В этот миг в ответ на звонки полицейских зазвучали голоса наверху. Люпен услышал шаги: по лестнице бегом спускались люди. Пришла пора подумать о бегстве.

На самом деле бегство не слишком его заботило. Во время разговора с бароном он уверился, что существует потайной выход из дома — уж очень хладнокровно держался хозяин. К тому же с какой стати было барону вступать в поединок, не будь он уверен, что сумеет ускользнуть от полиции?

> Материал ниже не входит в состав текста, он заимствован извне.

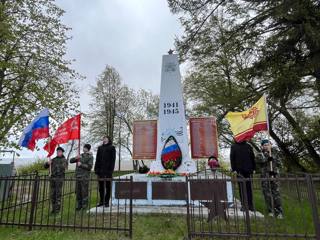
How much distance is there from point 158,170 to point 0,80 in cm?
794

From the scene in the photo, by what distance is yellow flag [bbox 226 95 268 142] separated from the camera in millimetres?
6164

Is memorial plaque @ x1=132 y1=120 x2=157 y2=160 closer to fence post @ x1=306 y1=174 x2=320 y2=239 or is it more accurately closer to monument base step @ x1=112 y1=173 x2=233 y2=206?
monument base step @ x1=112 y1=173 x2=233 y2=206

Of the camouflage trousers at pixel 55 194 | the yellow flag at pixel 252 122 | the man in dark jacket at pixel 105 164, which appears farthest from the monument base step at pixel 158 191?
the camouflage trousers at pixel 55 194

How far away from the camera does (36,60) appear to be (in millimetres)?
12602

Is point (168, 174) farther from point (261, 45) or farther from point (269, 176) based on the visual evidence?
point (261, 45)

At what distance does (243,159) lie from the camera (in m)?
6.58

Люпен прошел в соседнюю комнату. Окна ее выходили в сад. В ту самую минуту, как перед полицейскими распахнулись двери, он ступил на балкон и скользнул вниз по водосточной трубе. Затем прошел вдоль дома. Перед ним была обсаженная кустарником стена. Он юркнул между стеной и кустами и мигом обнаружил калитку, которую без труда отпер одним из ключей. Теперь оставалось только пересечь двор, пробраться через пустой павильон, и несколько мгновений спустя он уже стоял на улице Фобур-Сент-Оноре. Разумеется, полиция, как он и думал, не предвидела, что из дома есть запасной выход.

— Ну каков барон Репстейн? — воскликнул Люпен, рассказав мне во всех подробностях об этой трагической ночи. — Вот уж грязный негодяй! Подумать только, до чего обманчива бывает внешность! Клянусь вам, на вид он был воплощенная честность и порядочность.

— А как же миллионы? И драгоценности принцессы? — спросил я.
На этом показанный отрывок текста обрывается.